Nature has evolved a powerful machine adapted for lignocellulose digestion through the use of cellulolosomes – large multi-protein complexes of tethered saccharolytic enzymes. Cellulosomes are expressed on the cell surface of anaerobic microorganisms (both bacteria and fungi) that thrive in cellulose-rich environments. In contrast to bacterial cellulosomes, fungal cellulosomes remain almost completely uncharacterized - to date the composition, architecture, and enzyme tethering mechanism remain uknown. Our group has pioneered new methods to isolate cellulosomes from diverse gut fungi to uncover the interactions and "parts" that mediate their assembly. We are now leveraging these findings to build synthetic, fungal cellulosome-inspired complexes in yeast and bacteria via synthetic biology approaches – this allows us to engineer new functionalities into the complexes, and accelerate any multi-step reaction beyond that observed in nature.
Membrane Proteins for Drug Discovery, Detection, and Diagnostics
Yeast expressing GFP-tagged human adenosine A2a receptor.

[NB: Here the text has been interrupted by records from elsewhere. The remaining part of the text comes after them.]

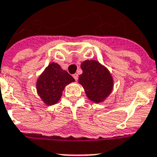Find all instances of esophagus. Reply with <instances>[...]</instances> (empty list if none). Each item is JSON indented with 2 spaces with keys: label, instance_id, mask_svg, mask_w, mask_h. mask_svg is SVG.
<instances>
[{
  "label": "esophagus",
  "instance_id": "34e87169",
  "mask_svg": "<svg viewBox=\"0 0 157 157\" xmlns=\"http://www.w3.org/2000/svg\"><path fill=\"white\" fill-rule=\"evenodd\" d=\"M73 78L75 79V81H77V80H78V74L77 73H75L73 75Z\"/></svg>",
  "mask_w": 157,
  "mask_h": 157
}]
</instances>
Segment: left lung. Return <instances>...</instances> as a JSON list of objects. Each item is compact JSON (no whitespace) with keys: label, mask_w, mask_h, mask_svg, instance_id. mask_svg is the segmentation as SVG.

The structural biology of membrane proteins has become an important focus of recent biochemical research. With at least 30% of the human genome encoding for membrane proteins, they play a vital role in cell communication and most biological functions, yet their detailed structures remain poorly characterized. G-protein coupled receptors (GPCRs) are important membrane proteins that transduce signals across cell membranes via external ligand binding, representing over 50% of all drug targets, and have been directly linked to several diseases that include HIV infection, cancer, and diabetes. While initially overlooked, oligomerization of GPCRs is now recognized to drastically impact cellular signaling, protein trafficking, and biogenesis of these membrane proteins. Our group is developing new expression and biophysical tools to isolate and study GPCR monomers and dimers to determine the factors that drive oligomerization, the stability associated with it, and how to control it in vivo. Applications of this research range from detection of low-level environmental microbial biosensors to oligomer-specific drug design.

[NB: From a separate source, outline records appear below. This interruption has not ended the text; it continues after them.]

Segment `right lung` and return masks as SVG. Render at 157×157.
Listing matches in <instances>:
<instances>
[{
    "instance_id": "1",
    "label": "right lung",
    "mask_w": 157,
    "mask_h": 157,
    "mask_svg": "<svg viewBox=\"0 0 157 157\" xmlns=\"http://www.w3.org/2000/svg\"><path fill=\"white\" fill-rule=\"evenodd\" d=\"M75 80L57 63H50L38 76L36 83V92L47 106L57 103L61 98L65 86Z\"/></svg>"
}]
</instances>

New Membrane Proteins for Synthetic Biology
Membrane proteins are the gatekeepers of the cell, and regulate processes as diverse as selective transport to signaling. Our group is specifically focused on studying the structure-function relationship of G-protein coupled receptors (GPCRs) in eukaryotes. Though mammalian GPCRs have garnered much attention as drug targets, we have identified GPCR analogs in anaerobic fungi for the first time; these receptors play a role in sugar sensing and the reprogramming of metabolism. Our group is combining bioinformatic approaches with biochemical screening to decipher the function of these unusual gut fungal membrane proteins. By transferring this machinery to model microbes, we aim to endow them with the ability to utilize an expanded set of compounds for bioproduction and remediation.